According to NerdWallet’s Inaugural Consumer Credit Card Report, millennials have the lowest average credit score of all age groups with 28 percent scoring below 579. When used responsibly, credit cards are the easiest way to build your credit. The problem is, many millennials are hurting their finances by making these credit card mistakes
Applying for cards without meeting the qualifications
Millennials with credit scores ranging from 300 to 579 are more likely to apply for a credit card and get rejected. You may think your rejection isn’t a big deal and apply somewhere else, but you’re doing more harm than good. With every application, the lender does a “hard” inquiry into your credit history which causes your credit score to take a dip. The more inquires you have, the riskier you seem to lenders. Rather than apply for several credit cards which require excellent credit, look for cards geared towards your credit range and choose the best one. If you have little to no credit, this may mean applying for a student or secured credit card.
Picking cards based on advertisements and promotions
Almost half of millennials who applied for a credit card, chose one they saw in an advertisement or promotion. Selecting the right card requires more information than what’s presented on TV. While the idea of 1% cashback on purchases and 0% APR is appealing, you’ll receive the shock of a lifetime when your interest rate skyrockets to 22.99% after the introductory period. Save yourself some trouble by doing the proper research. Look for a low interest card that fits your needs and has minimal fees and penalties.

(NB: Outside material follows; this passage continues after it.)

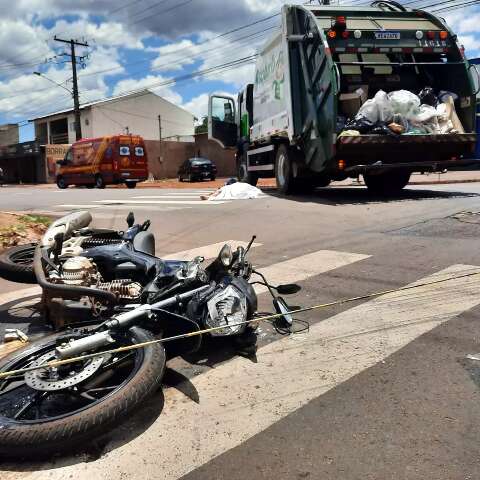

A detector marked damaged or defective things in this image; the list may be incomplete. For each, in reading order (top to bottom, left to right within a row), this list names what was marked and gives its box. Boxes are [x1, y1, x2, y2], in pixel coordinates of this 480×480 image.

crashed motorcycle [0, 211, 298, 458]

Avoiding credit cards altogether
31 percent of adults between 18 and 34 have never applied for a credit card. While avoiding credit cards is a good way to remain debt-free, you’re missing an opportunity to build your credit. MyFico states that 35% of your credit score depends on your payment history and another 15% depends on how long the accounts have been open. By getting a credit card, charging a few items and paying the total balance by the due date, you’re showing creditors they can trust you. Over time, your credit score will rise, qualifying you for better interest rates on future loans. This will save you a lot of money on interest if you ever plan on buying a house or car.